An unexpected finding of our study is the attentional enhancement of unique dependencies within the (putative) excitatory laminar populations. Prior theoretical work has shown that networks with clustered (as opposed to random) architectures can result in dynamics that lead to strong correlations within the clustered subpopulations62. Excitatory neurons within the superficial layers (layers 2/3) in the visual cortex have been shown to exhibit higher connection probability when the neurons receive common inputs from the input layer (layer 4) and superficial layers63. Since our laminar populations are tightly localized in cortical space and, given their strongly overlapping receptive fields (Fig. 3b), are recipients of highly overlapping inputs, their activity fluctuations could result in within-population unique dependencies. The observed modulations of these dependencies could reflect the attentional enhancement of effective connectivity (and hence clustering) in these populations and the resulting enhancement in neural activity fluctuations.

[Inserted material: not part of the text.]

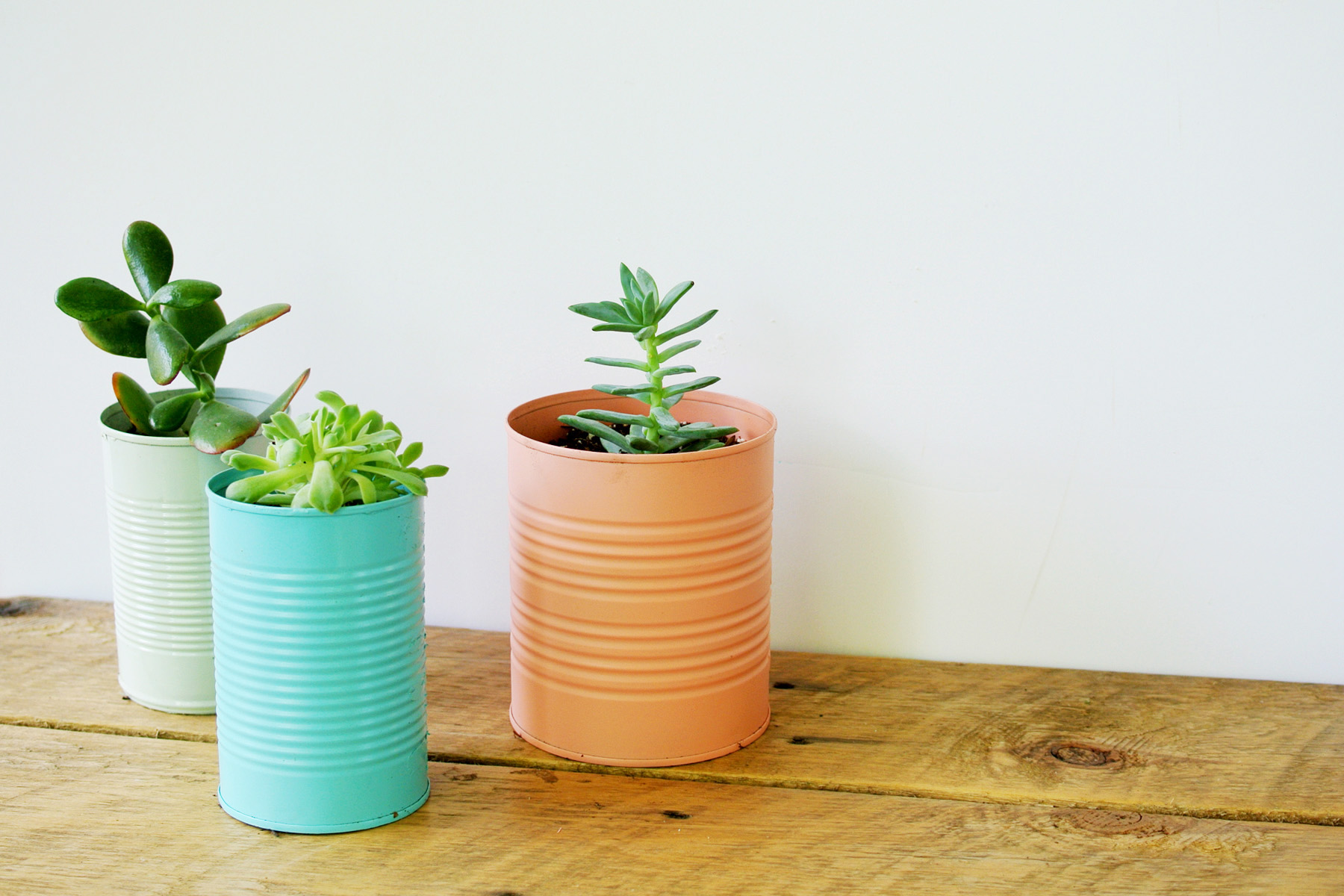 tin can planter DIY instructions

Additionally, we find that phases of the endogenous fluctuations that are associated with optimal target presentation (resulting in hits) are also associated with reduced excitability of broad spiking neurons, especially in the input layer. Our findings are in agreement with previous reports of rhythmic shifts of neural excitability and their entrainment to the stream of sensory inputs as key mechanisms of sensory selection57,58,59,60,61,64. Interpreting the fluctuations in excitability to be at least partly based on changing correlations due to fluctuations in shared inputs, our finding suggests an additional mechanism through which weakened shared neural activity fluctuations could improve behavioral outcome: a low excitability phase of endogenous fluctuations, which is associated with reliable encoding in the visual cortex65.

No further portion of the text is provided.